Oleh karena itu, dukungan yang kuat dari lingkungan sangatlah penting. Aryanthi Baramuli Putri, SH, MH, ketua umum Cancer Information and Support Center (CISC), yang juga seorang penyintas kanker, turut menyampaikan pentingnya dukungan bagi pasien kanker.
"Berbagai tantangan dihadapi pasien kanker khususnya akses terhadap diagnosis dan pengobatan
seperti masalah psikologis, informasi dan keuangan. Itulah mengapa CISC didirikan sebagai sebuah
organisasi pasien, guna memberikan informasi dan dukungan psikososial," terang Aryanthi.
"Dari sekitar 3.000 anggota CISC, terdapat sekitar 250 rekan-rekan penyintas Limfoma (termasuk Hodgkin dan non-Hodgkin)," sambungnya.

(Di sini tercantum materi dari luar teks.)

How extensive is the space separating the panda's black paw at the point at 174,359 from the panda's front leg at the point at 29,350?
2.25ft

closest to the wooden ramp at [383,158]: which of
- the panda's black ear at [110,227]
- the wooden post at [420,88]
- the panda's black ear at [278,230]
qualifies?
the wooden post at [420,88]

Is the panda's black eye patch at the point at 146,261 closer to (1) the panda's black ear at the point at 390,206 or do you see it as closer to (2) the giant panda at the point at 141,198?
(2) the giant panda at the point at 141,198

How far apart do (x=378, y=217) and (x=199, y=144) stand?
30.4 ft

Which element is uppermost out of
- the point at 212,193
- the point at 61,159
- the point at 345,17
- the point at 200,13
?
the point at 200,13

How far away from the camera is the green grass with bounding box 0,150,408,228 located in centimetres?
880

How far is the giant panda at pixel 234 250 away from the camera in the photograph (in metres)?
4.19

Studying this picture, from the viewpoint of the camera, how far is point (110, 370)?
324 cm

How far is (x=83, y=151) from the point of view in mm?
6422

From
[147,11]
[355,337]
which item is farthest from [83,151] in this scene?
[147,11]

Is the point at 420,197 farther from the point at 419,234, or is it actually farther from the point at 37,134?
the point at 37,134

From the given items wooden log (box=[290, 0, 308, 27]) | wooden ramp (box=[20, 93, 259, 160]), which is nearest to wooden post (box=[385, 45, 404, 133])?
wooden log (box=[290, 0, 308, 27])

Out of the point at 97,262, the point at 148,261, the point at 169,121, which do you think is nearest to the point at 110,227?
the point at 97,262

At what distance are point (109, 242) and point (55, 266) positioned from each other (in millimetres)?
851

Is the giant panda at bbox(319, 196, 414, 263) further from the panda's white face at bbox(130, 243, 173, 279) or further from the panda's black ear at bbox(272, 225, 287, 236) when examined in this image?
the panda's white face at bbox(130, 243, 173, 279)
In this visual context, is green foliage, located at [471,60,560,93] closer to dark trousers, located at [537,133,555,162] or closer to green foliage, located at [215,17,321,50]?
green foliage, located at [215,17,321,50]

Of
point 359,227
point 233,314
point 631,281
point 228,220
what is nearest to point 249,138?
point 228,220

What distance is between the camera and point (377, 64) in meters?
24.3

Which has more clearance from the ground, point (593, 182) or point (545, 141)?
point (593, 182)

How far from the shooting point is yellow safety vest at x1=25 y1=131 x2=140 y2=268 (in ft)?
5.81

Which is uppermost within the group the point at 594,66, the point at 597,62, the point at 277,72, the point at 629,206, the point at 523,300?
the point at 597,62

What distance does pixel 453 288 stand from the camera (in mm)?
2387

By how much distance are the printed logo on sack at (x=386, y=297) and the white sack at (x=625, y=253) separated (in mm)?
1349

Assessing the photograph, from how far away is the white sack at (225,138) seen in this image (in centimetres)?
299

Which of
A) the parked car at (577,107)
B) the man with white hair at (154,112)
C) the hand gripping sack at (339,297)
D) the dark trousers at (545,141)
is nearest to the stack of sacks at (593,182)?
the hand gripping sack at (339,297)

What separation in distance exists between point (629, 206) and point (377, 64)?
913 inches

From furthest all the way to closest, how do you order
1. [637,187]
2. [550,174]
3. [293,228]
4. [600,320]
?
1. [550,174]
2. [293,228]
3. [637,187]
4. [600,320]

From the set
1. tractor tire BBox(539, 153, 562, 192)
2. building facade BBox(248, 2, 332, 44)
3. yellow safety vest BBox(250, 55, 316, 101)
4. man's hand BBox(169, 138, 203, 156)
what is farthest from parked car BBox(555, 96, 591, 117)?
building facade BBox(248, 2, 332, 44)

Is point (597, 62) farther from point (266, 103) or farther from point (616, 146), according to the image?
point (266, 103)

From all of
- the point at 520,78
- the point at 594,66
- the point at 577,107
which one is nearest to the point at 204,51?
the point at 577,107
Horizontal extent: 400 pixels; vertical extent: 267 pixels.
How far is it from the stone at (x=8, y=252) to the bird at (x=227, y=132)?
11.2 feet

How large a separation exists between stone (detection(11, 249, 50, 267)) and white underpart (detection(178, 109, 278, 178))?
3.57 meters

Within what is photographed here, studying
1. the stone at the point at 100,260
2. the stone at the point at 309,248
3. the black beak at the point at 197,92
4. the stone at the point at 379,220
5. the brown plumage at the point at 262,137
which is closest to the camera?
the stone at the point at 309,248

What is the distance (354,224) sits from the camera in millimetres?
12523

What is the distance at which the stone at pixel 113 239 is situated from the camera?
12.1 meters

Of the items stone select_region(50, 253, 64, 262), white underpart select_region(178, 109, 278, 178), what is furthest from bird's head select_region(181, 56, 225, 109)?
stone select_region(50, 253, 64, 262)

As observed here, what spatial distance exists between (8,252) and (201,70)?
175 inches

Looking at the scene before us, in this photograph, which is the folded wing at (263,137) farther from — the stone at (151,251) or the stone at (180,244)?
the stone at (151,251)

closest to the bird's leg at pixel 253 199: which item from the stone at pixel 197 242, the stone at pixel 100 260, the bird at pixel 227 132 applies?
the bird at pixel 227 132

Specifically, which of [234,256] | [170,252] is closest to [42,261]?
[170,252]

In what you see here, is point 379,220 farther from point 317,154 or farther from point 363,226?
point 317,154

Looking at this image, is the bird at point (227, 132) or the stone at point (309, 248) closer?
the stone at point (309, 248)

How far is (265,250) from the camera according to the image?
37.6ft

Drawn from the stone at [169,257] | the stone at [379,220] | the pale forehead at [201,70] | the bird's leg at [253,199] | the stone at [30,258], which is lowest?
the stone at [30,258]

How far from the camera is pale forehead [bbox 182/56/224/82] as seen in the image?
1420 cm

Shinta Caroline, Head of Patient Value Access PT Takeda Indonesia, menegaskan komitmen Takeda
dalam mendukung penanganan Limfoma Hodgkin di Indonesia. termasuk meningkatkan tatalaksana Limfoma Hodgkin di Indonesia melalui penyediaan obat-obatan yang inovatif, dan lebih dari itu, melalui upaya kolaboratif bersama semua pihak terkait untuk meningkatkan kesadaran masyarakat Indonesia seputar Limfoma Hodgkin.

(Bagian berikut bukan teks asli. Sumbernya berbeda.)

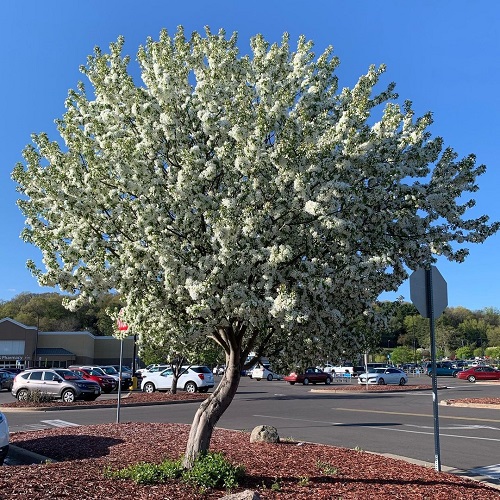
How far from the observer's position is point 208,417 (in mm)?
7625

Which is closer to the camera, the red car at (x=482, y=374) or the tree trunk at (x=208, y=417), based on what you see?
the tree trunk at (x=208, y=417)

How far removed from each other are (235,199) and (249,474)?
3.58 m

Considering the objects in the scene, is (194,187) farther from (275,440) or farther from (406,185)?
(275,440)

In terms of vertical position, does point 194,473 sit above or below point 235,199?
below

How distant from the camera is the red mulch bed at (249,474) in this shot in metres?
6.27

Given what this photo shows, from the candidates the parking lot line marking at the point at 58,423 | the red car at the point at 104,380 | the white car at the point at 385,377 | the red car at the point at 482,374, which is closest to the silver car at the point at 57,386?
the red car at the point at 104,380

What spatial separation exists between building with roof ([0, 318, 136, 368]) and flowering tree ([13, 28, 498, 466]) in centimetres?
6442

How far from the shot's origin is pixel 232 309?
6.49 meters

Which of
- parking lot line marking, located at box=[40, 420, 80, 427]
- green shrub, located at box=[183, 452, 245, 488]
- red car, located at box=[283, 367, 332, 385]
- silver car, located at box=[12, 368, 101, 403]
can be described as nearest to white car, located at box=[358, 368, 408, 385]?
red car, located at box=[283, 367, 332, 385]

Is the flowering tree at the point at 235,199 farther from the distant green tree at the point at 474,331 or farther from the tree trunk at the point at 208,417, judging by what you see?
the distant green tree at the point at 474,331

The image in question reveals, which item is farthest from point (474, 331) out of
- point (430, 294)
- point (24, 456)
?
point (24, 456)

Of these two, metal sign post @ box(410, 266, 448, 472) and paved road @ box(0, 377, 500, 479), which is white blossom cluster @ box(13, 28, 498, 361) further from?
paved road @ box(0, 377, 500, 479)

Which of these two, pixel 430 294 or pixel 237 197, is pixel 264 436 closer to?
pixel 430 294

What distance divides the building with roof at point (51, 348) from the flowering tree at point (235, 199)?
64.4 metres
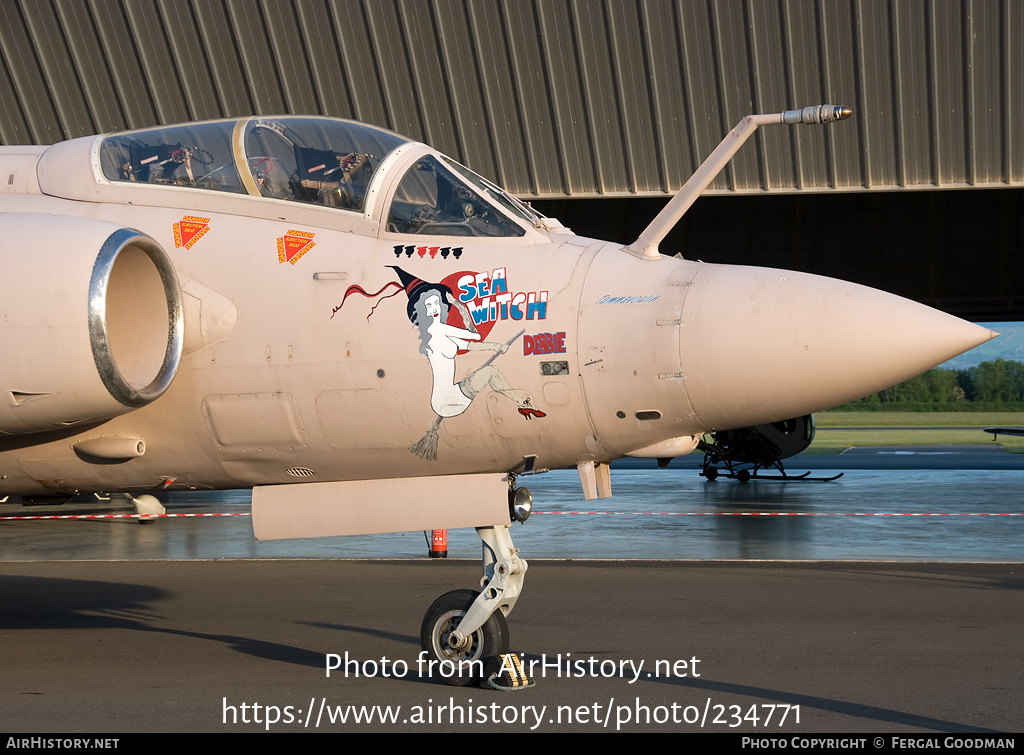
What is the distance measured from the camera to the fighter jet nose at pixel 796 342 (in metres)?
5.20

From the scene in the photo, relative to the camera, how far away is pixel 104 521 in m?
17.4

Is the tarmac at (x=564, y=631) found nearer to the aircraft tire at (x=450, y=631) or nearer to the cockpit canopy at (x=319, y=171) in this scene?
the aircraft tire at (x=450, y=631)

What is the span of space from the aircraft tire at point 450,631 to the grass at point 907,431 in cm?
3289

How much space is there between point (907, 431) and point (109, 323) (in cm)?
5484

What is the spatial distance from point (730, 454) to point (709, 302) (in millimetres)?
18647

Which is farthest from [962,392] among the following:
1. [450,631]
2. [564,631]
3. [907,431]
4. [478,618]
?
[478,618]

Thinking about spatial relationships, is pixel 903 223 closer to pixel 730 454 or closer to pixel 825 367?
pixel 730 454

"Kami tidak hanya ingin menjadi penyedia solusi kesehatan yang tepercaya, tetapi juga mitra jangka panjang bagi pemerintah, organisasi pasien, asosiasi medis, sektor swasta, dan masyarakat luas," terang Shinta.
"Fokus utama kami selalu pada kepentingan pasien, bagaimana kita bisa memberikan perawatan yang terbaik, meningkatkan kualitas hidup mereka, dan mendukung perjalanan mereka melawan penyakit ini. Kami percaya bahwa melalui kolaborasi yang kuat, kita dapat menciptakan dampak positif yang nyata bagi pasien Limfoma Hodgkin di Indonesia," tutup Shinta.